From my experience (being a total of one koa uke), stay away from water-based pore fillers. I used some over shellac, sanded between coats and on the second application, it made ugly, olive drab blotches wherever the sanding had exposed bare koa.
 
From my limited experience (half a dozen koa ukes, so 18 different boards involved), some koa is very porous, some not. A simply test is to splash naphtha on - if it appears on the other side immediately, be careful about glue and finish soaking through and seal carefully.

For me, koa usually planes and scrapes easily to a good finish.

It also bends really easily unless it is highly figured. On my latest build I had 3 sets of sides, all from the same board, which were prettily figured. I broke 5 of the 6 boards, and saved the last for something different.

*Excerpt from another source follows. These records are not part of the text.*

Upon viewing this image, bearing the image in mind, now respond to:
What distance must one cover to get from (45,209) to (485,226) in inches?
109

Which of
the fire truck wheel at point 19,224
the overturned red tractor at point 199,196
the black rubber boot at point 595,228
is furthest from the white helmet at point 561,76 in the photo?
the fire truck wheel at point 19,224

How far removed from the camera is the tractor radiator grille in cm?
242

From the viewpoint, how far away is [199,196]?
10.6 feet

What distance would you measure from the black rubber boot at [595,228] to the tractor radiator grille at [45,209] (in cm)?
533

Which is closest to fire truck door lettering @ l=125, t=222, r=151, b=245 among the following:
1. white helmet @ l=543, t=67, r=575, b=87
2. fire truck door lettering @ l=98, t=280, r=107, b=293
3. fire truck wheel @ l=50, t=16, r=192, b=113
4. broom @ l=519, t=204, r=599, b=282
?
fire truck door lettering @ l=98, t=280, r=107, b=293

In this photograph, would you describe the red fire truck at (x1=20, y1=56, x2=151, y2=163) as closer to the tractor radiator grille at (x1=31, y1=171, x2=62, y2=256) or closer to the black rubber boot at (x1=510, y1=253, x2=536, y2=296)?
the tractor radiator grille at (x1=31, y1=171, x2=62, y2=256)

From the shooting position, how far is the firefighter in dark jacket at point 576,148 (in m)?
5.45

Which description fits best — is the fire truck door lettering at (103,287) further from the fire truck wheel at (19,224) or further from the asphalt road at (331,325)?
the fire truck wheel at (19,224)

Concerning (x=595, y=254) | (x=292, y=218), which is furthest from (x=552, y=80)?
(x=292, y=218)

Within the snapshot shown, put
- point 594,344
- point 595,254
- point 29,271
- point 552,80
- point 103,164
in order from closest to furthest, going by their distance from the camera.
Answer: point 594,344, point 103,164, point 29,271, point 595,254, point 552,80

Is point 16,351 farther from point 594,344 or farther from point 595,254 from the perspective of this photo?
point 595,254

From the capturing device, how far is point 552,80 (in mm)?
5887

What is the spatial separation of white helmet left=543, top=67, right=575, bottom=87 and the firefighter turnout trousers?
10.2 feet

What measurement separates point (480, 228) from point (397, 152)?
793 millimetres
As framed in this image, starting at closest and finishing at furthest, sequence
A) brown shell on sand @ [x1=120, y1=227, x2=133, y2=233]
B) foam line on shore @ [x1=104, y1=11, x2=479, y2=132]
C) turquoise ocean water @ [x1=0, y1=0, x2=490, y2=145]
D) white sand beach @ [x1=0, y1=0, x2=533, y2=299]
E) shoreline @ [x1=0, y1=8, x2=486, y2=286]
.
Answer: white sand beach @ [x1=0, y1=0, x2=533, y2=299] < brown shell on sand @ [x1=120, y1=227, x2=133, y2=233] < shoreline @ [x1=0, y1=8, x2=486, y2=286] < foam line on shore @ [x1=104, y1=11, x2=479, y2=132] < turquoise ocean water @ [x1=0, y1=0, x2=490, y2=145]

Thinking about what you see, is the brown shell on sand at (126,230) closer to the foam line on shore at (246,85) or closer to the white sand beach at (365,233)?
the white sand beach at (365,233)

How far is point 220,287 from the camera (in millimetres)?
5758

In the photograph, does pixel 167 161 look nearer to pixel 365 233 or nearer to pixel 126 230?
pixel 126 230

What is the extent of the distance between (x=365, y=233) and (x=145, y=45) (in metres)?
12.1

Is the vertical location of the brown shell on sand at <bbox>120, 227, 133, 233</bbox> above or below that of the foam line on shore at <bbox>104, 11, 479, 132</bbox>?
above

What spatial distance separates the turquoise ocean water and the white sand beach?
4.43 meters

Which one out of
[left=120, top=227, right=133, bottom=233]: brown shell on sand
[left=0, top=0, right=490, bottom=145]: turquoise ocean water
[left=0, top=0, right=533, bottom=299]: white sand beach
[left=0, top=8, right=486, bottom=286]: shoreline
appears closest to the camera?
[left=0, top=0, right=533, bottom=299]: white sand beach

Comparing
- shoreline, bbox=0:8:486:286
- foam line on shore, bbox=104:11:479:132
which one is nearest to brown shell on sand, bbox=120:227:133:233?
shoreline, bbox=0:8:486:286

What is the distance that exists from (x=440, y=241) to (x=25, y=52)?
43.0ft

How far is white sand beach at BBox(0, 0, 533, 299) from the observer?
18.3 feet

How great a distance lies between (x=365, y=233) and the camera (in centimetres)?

Because of the figuring, in places the grain direction was at nearly 45 degrees to the long dimension, so there was no way they were going to bend without cracking. If you have the choice, plain koa for sides!
 
From my experience (being a total of one koa uke), stay away from water-based pore fillers. I used some over shellac, sanded between coats and on the second application, it made ugly, olive drab blotches wherever the sanding had exposed bare koa.

Thanks for the heads up!
 
From my limited experience (half a dozen koa ukes, so 18 different boards involved), some koa is very porous, some not. A simply test is to splash naphtha on - if it appears on the other side immediately, be careful about glue and finish soaking through and seal carefully.

For me, koa usually planes and scrapes easily to a good finish.

It also bends really easily unless it is highly figured. On my latest build I had 3 sets of sides, all from the same board, which were prettily figured. I broke 5 of the 6 boards, and saved the last for something different. Because of the figuring, in places the grain direction was at nearly 45 degrees to the long dimension, so there was no way they were going to bend without cracking. If you have the choice, plain koa for sides!